Prelude> seive (x:xs) = x : sieve (filter (\y -> y `mod` x /= 0) xs) Prelude> primes = seive [2..] Prelude> factor n (x:xs) | n `mod` x == 0 = x | otherwise = factor n xs Prelude> :{ Prelude| factors 1 = [] Prelude| factors n = Prelude| let p = factor n primes Prelude| in p : factors (n `div` p) Prelude| :}
実行例は次のようになる。
Prelude> factors 2021 [43,47]
エラトステネスのふるい
先ず素数の無限リストを作るが、その前にエラトステネスのふるいを行う関数 sieve を定義する。
sieve (x:xs) = x : sieve (filter (\y -> y `mod` x /= 0) xs)
sieve は引数に数値のリストをとる。値は素数のリストだ。したがって与える数値のリストは先頭に素数を置いた自然数の数列でないといけない。引数の先頭の要素 x が 2 だとするとこれは素数だ。それで x : と素数のリストの先頭に置く x に続く素数のリストは (x:xs) の数列の先頭の x を除いた xs に sieve を関数適用して作る。したがって、
x : sieve xs
で良さそうだが、xs の先頭は素数ではないかもしれない。そこで、xs のうち x で割れないものだけを取り出す。それが次の式だ。
filter (\y -> y `mod` x /= 0) xs
これはエラトステネスのふるいの場合もやっている操作だ。したがって、最終的な定義は冒頭のものと同じだが次のようになる。
sieve (x:xs) = x : sieve (filter (\y -> y `mod` x /= 0) xs)
このふるい関数 sieve を使って素数の無限リストをつくるが、単に無限リスト [2..] に sieve を関数適用するだけだ。
primes = seive [2..]
素因数を求める
素数の無限リストができたので後はそれを使って素因数分解することになる。そこで、最初に自然数 n の素因数の最も小さいものを求める関数 factor を定義する。
factor n (x:xs) | n `mod` x == 0 = x | otherwise = factor n xs
factor は2つの引数をとる。

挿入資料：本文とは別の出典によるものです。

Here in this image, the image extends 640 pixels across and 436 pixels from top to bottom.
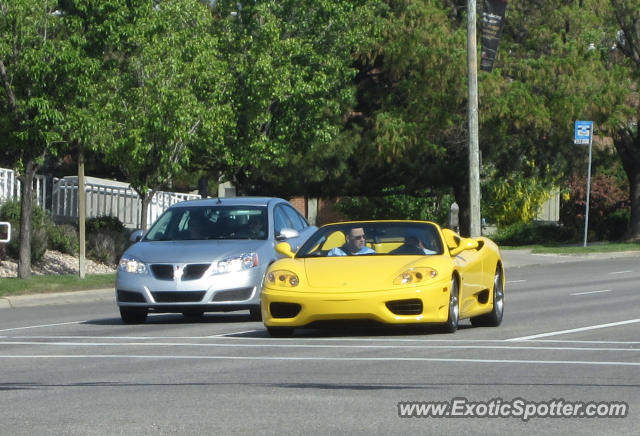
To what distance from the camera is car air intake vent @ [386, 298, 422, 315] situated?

一つは因数を求める数 n だ。もう一つは素因数を小さい順に収めた素数のリストだ。 まずは素数のリストの先頭の要素 x について n を割り切ることができるかを調べる。素数リストの先頭の要素でたまたま割り切れた場合はその先頭要素 x を返す。すなわち、
n `mod` x == 0 = x
である。
n が x で割り切れないときは x を取り除いた xs という素数のリストについて最検索をする。
otherwise = factor n xs
このように素数リスト (x:xs) を先頭から1個ずつ調べることで n の素因数を求めることができる。
素因数分解する
自然数 n のすべての素因数を求める関数 factors は次のようになる。
Prelude| factors 1 = [] Prelude| factors n = Prelude| let p = factor n primes Prelude| in p : factors (n `div` p)
n が 1 のときは素因数はないので factors 1 = [] である。
次は一般的な、自然数 n の場合についても定義してみる。まずは n の最も小さな素因数を求めて p とする。
let p = factor n primes
この p を使って factors の値のリストを作る。まず p はリストの先頭に置く p : だ、その後には n の値を p で割った値の factors のリストが続く。

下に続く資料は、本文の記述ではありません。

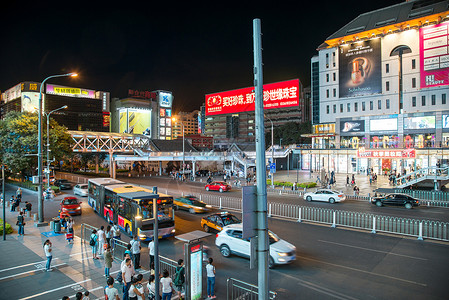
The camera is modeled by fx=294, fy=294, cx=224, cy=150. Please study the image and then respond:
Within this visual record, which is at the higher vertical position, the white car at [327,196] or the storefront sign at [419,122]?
the storefront sign at [419,122]

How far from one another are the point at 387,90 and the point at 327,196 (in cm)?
3505

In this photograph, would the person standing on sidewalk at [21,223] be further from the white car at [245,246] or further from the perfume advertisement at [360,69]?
the perfume advertisement at [360,69]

in p : factors (n `div` p)
この p : factors (n `div` p) が求める素因数分解のリストだ。
複雑なアルゴリズムも、単純なアルゴリズムに分解することによって、コードに落とし込むことができるのが面白い。コードを読むことはアルゴリズムを読むことだ。その際に、記号と一緒に自然言語でアルゴリズムを記述することではるかに理解しやすくなるのがわかる。単なる、コメントではなく、アルゴリズムをしっかりと自然言語で表現することが大切だ。